Hey . . . you just KNOW that these two guys are up to no good, right? That's Bill Pugh of Englewood High School in Jacksonville, FL on the left; and mischief-maker sidekick, me, Frank DeFreitas on the right. We're in my holography lab in Allentown, PA, stirring up more trouble. Actually, we're just happy for successful shots after having started the day at 7:00 a.m. -- just as a late-winter snow storm was beginning to hit the area. Remember, Bill doesn't see any snow in Florida. The look on his face when we took our first break was priceless! He took a picture of his truck with snow covering it, and hasn't seen or felt snow since he was a kid. Me? I'm sick of the stuff. Enough already!

So Bill, here's a picture as of 8:30 p.m. tonight looking out back toward the water garden. Those white reflective dots that you see in the flash is now freezing rain and sleet . . . which is coating the snow (and, unfortunately, the roads) with a hard cover of ice. Real nice, huh?

I've been working with Bill helping him get his laser & holography program together for his students at the high school, where he teaches Communication Technologies. Actually, Bill does quite well on his own, and I kick in whenever any trouble-shooting is needed. Today, Bill stopped by the lab while on spring break, bringing with him masters that were shot for his new hologram portrait program for students. I mentioned to Bill that I believe that this could be the first program ever that allowed students to create hologram portraits at the high school level -- and at an actual high school -- albeit the very simple ones described herewithin. If so, congratulations to Bill, his students, and his program. I've been providing a separate area of this hologram portrait web site for his students when working in the lab. They're also following the web site in general. On other occasions I've visited the high school in Jacksonville to provide hands-on instruction, in general, for creating holograms. Bill has a great lab, all hand-built by himself and his students.

Now on to the holograms:

We worked with two portraits today and I'll use "Marge" as our example. Marge was with the Urban Systemic Initiative in Jacksonville when I've been down there, which was a program funded by the National Science Foundation. She is currently with the District Science Department of Duval County, and has been a great support, along with "Holly", of Bill's laser and holography program. It was great to finally get both of them into a hologram portrait -- especially one created within the program itself that they have supported! Along with Bill, Marge and Holly were instrumental in bringing me down to Jacksonville twice now -- and have treated me like a king each time -- including beach-front accommodations with the most beautiful sunrises over the ocean right from my balcony. So thank you to both of you (and Bill, too).

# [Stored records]
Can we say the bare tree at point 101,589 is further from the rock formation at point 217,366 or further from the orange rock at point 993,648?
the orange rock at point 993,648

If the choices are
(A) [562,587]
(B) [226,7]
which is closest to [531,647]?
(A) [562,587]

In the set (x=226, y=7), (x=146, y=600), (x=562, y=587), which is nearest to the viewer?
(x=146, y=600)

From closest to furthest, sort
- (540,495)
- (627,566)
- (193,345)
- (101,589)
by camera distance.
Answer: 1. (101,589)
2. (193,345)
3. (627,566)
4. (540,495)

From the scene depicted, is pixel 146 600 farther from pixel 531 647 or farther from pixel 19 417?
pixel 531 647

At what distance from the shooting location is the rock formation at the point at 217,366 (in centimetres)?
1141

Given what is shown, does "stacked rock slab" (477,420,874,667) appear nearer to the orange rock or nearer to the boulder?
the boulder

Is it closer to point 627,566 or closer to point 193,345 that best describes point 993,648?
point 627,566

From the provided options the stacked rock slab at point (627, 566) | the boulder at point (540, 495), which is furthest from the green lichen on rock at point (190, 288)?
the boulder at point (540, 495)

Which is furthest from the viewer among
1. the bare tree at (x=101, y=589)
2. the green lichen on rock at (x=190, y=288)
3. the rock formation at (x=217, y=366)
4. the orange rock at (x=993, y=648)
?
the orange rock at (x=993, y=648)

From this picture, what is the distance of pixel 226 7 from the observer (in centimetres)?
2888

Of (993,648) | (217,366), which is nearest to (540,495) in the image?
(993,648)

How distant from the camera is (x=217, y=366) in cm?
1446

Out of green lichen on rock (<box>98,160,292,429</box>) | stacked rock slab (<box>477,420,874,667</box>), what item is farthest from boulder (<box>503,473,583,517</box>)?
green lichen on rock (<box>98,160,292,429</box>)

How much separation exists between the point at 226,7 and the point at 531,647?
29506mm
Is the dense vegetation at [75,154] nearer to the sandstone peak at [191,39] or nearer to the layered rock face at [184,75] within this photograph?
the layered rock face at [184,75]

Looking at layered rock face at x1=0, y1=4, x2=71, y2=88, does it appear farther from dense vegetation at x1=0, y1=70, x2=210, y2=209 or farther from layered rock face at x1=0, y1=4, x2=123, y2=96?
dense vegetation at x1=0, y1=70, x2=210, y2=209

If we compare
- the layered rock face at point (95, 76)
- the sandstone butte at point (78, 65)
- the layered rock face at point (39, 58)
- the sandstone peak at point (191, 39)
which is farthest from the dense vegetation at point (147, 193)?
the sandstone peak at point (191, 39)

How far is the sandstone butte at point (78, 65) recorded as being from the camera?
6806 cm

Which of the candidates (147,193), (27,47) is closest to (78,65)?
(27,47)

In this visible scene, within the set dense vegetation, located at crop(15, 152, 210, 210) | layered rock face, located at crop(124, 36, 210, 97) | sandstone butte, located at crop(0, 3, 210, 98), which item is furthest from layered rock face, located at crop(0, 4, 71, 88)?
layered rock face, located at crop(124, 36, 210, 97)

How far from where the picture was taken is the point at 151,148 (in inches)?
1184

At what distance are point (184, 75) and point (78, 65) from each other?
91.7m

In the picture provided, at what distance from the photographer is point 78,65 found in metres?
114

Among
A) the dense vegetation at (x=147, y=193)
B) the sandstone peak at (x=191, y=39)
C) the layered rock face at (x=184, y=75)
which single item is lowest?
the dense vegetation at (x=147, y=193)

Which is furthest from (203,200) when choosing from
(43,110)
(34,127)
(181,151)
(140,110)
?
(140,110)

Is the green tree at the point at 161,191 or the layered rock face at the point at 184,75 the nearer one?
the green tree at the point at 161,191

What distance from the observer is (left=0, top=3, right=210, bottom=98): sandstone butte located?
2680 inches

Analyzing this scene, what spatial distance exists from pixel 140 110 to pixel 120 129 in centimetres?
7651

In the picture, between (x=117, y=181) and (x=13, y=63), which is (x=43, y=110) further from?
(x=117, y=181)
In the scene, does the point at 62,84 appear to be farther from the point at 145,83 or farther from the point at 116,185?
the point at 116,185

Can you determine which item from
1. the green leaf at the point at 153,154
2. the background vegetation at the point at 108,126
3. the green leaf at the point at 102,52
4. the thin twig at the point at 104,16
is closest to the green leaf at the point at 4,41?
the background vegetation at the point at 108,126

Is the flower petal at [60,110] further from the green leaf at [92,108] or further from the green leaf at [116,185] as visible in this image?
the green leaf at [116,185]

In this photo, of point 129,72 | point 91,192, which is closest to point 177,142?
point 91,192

# [WRITTEN INSTRUCTION]
Please set down the passage of the holography lab post above, from "Hey . . . you" up to and including "stuff. Enough already!", without changing a word.

# [RESPONSE BELOW]
Hey . . . you just KNOW that these two guys are up to no good, right? That's Bill Pugh of Englewood High School in Jacksonville, FL on the left; and mischief-maker sidekick, me, Frank DeFreitas on the right. We're in my holography lab in Allentown, PA, stirring up more trouble. Actually, we're just happy for successful shots after having started the day at 7:00 a.m. -- just as a late-winter snow storm was beginning to hit the area. Remember, Bill doesn't see any snow in Florida. The look on his face when we took our first break was priceless! He took a picture of his truck with snow covering it, and hasn't seen or felt snow since he was a kid. Me? I'm sick of the stuff. Enough already!